* BEGIN RAW RECORDS *

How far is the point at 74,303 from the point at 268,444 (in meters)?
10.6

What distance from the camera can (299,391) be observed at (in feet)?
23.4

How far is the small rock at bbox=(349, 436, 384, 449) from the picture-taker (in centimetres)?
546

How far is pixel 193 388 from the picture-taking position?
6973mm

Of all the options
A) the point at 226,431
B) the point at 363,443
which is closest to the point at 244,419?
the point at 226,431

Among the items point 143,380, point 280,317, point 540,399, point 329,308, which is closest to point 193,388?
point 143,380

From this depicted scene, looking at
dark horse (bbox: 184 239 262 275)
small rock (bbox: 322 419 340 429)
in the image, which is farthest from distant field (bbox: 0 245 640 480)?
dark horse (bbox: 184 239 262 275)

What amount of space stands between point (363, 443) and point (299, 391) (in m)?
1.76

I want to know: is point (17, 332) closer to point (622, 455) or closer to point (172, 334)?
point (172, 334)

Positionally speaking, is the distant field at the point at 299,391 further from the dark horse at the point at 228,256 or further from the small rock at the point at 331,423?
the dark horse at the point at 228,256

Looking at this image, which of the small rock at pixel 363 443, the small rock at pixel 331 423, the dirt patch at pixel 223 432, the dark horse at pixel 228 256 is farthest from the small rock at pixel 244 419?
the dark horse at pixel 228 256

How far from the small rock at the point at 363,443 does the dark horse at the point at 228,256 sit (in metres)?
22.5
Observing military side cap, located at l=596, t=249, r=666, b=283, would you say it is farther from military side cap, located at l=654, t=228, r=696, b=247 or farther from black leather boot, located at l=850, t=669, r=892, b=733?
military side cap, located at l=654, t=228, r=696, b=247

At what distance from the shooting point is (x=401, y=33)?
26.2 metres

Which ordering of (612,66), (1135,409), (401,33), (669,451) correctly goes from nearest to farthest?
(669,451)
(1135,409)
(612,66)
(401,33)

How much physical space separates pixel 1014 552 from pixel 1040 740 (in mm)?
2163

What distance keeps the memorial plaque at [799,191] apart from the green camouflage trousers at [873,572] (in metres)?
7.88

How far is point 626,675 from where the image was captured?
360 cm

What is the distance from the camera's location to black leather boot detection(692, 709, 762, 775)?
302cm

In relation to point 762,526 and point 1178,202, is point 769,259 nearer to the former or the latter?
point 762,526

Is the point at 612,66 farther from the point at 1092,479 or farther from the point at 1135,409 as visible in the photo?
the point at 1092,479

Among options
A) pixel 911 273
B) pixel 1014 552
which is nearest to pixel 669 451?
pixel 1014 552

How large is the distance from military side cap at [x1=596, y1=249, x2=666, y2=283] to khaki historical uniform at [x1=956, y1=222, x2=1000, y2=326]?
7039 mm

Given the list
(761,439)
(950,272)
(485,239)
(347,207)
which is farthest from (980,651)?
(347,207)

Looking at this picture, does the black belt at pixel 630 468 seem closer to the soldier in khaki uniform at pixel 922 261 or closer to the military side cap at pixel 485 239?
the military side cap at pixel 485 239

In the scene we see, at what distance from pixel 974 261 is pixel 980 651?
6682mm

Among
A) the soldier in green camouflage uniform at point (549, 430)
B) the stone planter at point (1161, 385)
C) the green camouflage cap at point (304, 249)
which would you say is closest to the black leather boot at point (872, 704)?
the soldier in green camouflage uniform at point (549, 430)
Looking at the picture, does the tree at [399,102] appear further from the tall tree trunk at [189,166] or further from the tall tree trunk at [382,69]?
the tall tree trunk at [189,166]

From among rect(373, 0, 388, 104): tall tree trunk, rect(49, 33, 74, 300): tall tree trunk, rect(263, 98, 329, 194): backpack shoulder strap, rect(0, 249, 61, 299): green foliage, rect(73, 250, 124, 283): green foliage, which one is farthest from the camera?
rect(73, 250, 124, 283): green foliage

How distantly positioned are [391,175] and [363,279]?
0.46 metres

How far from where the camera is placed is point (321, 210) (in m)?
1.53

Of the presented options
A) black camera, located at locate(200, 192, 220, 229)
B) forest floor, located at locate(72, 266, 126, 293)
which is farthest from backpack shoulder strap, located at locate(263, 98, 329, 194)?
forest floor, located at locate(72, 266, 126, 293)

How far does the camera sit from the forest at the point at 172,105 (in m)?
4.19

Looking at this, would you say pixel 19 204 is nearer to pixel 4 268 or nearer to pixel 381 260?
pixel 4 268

* END RAW RECORDS *

• [DO THIS] Give back the whole listing exactly as it reads.

• [TASK RESULT]
How far is the point at 74,303 from the point at 268,444 (in meters)?
10.6

What distance from the camera can (299,391) be observed at (in feet)?
23.4

How far is the small rock at bbox=(349, 436, 384, 449) from the picture-taker (in centimetres)?
546

How far is pixel 193 388 from the picture-taking position?
6973mm

Of all the options
A) the point at 226,431
B) the point at 363,443
which is closest to the point at 244,419?
the point at 226,431

Among the items point 143,380, point 280,317, point 540,399, point 329,308, which is closest to point 193,388?
point 143,380

From this depicted scene, looking at
dark horse (bbox: 184 239 262 275)
small rock (bbox: 322 419 340 429)
in the image, which is farthest from distant field (bbox: 0 245 640 480)?
dark horse (bbox: 184 239 262 275)

What amount of space stands between point (363, 443) and point (299, 391) (in m)?
1.76

I want to know: is point (17, 332) closer to point (622, 455) or closer to point (172, 334)?
point (172, 334)

Positionally speaking, is the distant field at the point at 299,391 further from the dark horse at the point at 228,256 or further from the small rock at the point at 331,423?
the dark horse at the point at 228,256

Looking at this image, which of the small rock at pixel 363 443, the small rock at pixel 331 423, the dirt patch at pixel 223 432, the dark horse at pixel 228 256 is farthest from the small rock at pixel 244 419?
the dark horse at pixel 228 256

How far from the small rock at the point at 363,443 does the dark horse at the point at 228,256 sit (in metres)?
22.5
Observing military side cap, located at l=596, t=249, r=666, b=283, would you say it is farther from military side cap, located at l=654, t=228, r=696, b=247 or farther from black leather boot, located at l=850, t=669, r=892, b=733?
military side cap, located at l=654, t=228, r=696, b=247

At what distance from the shooting point is (x=401, y=33)?
26.2 metres

Which ordering of (612,66), (1135,409), (401,33), (669,451) correctly goes from nearest to farthest?
(669,451)
(1135,409)
(612,66)
(401,33)

How much physical space separates pixel 1014 552 from pixel 1040 740 (in mm)?
2163

What distance keeps the memorial plaque at [799,191] apart from the green camouflage trousers at [873,572] (in metres)?
7.88

How far is point 626,675 from where the image was captured?
360 cm

What is the distance from the camera's location to black leather boot detection(692, 709, 762, 775)?
302cm

In relation to point 762,526 and point 1178,202, is point 769,259 nearer to the former or the latter?
point 762,526

Is the point at 612,66 farther from the point at 1092,479 or farther from the point at 1135,409 as visible in the photo?
the point at 1092,479

Among options
A) pixel 911 273
B) pixel 1014 552
which is nearest to pixel 669 451?
pixel 1014 552

How large is the distance from military side cap at [x1=596, y1=249, x2=666, y2=283] to khaki historical uniform at [x1=956, y1=222, x2=1000, y2=326]?
7039 mm

Given the list
(761,439)
(950,272)
(485,239)
(347,207)
which is farthest from (980,651)?
(347,207)

Looking at this picture, does the black belt at pixel 630 468 seem closer to the soldier in khaki uniform at pixel 922 261 or closer to the military side cap at pixel 485 239?
the military side cap at pixel 485 239

In the scene we see, at what distance from pixel 974 261 is pixel 980 651?
6682mm

Among
A) the soldier in green camouflage uniform at point (549, 430)
B) the stone planter at point (1161, 385)
C) the green camouflage cap at point (304, 249)
which would you say is closest to the black leather boot at point (872, 704)?
the soldier in green camouflage uniform at point (549, 430)
Looking at the picture, does the tree at [399,102] appear further from the tall tree trunk at [189,166] or further from the tall tree trunk at [382,69]?
the tall tree trunk at [189,166]

From among rect(373, 0, 388, 104): tall tree trunk, rect(49, 33, 74, 300): tall tree trunk, rect(263, 98, 329, 194): backpack shoulder strap, rect(0, 249, 61, 299): green foliage, rect(73, 250, 124, 283): green foliage, which one is farthest from the camera?
rect(73, 250, 124, 283): green foliage

How distantly positioned are [391,175] and [363,279]?
0.46 metres

How far from where the camera is placed is point (321, 210) (in m)?
1.53

Of the presented options
A) black camera, located at locate(200, 192, 220, 229)
B) forest floor, located at locate(72, 266, 126, 293)
which is farthest from backpack shoulder strap, located at locate(263, 98, 329, 194)?
forest floor, located at locate(72, 266, 126, 293)

How far does the camera sit from the forest at the point at 172,105 (in m)?
4.19

Looking at this, would you say pixel 19 204 is nearer to pixel 4 268 or nearer to pixel 381 260?
pixel 4 268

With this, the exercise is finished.